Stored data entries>

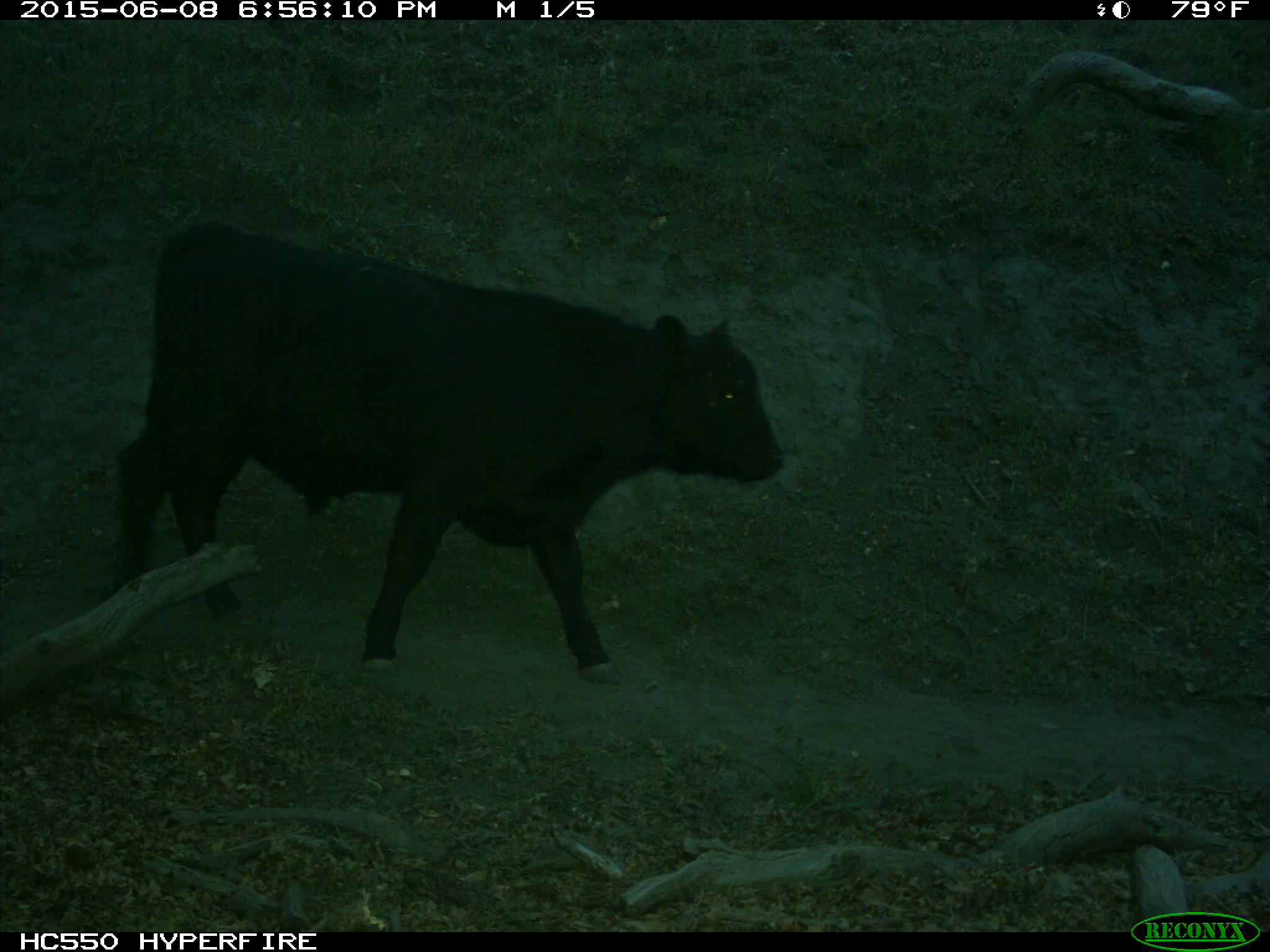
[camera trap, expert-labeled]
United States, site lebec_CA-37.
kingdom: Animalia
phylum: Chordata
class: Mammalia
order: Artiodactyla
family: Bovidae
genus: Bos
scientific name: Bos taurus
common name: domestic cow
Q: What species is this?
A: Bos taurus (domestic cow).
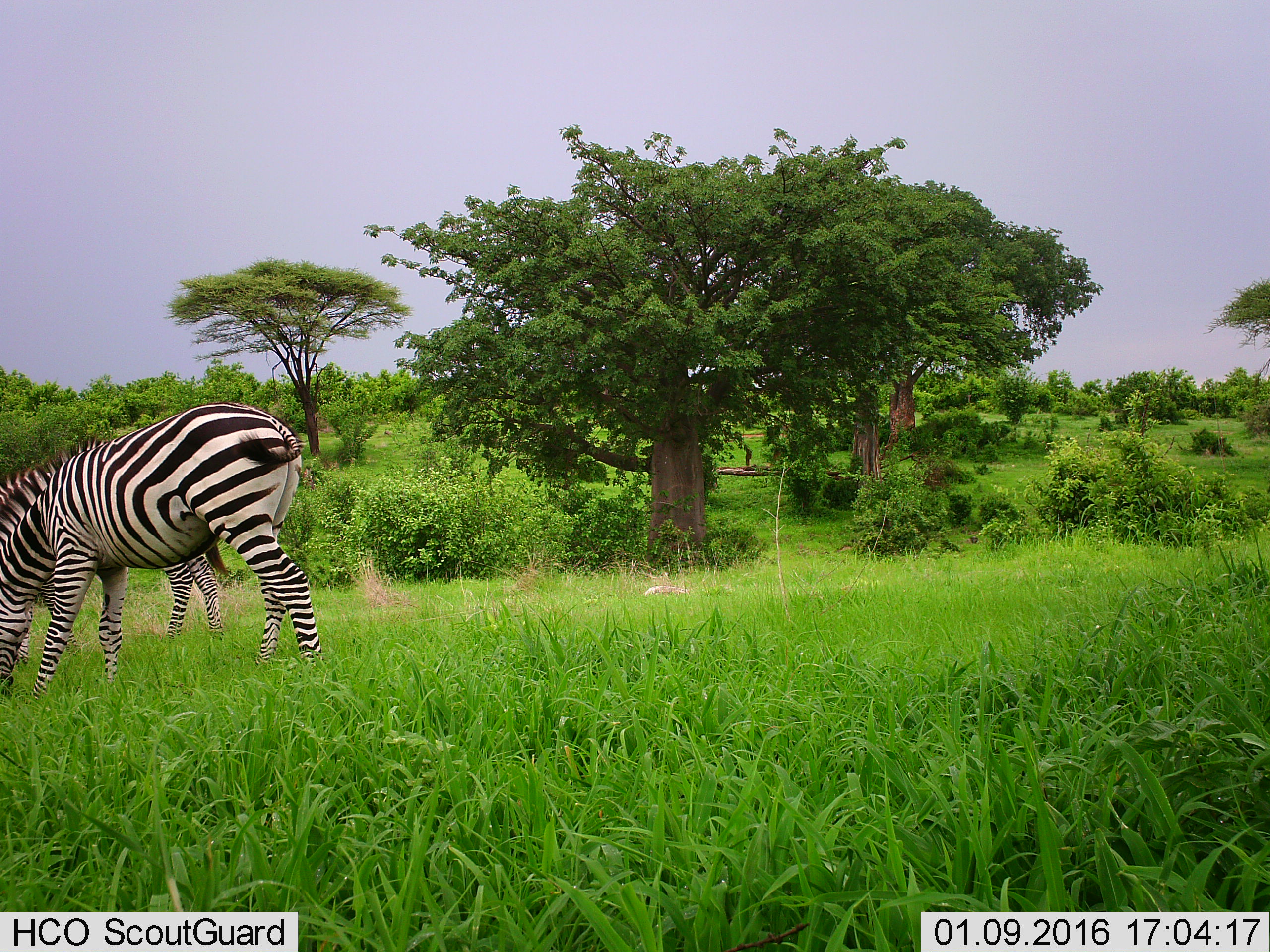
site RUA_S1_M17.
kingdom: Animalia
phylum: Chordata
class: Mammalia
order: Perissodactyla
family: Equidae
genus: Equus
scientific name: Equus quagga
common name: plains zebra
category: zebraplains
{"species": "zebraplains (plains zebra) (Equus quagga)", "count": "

Work task> Every line above that holds the word "name" should be copied out.

Completed exercise>
scientific name: Bos taurus
common name: domestic cow
scientific name: Equus quagga
common name: plains zebra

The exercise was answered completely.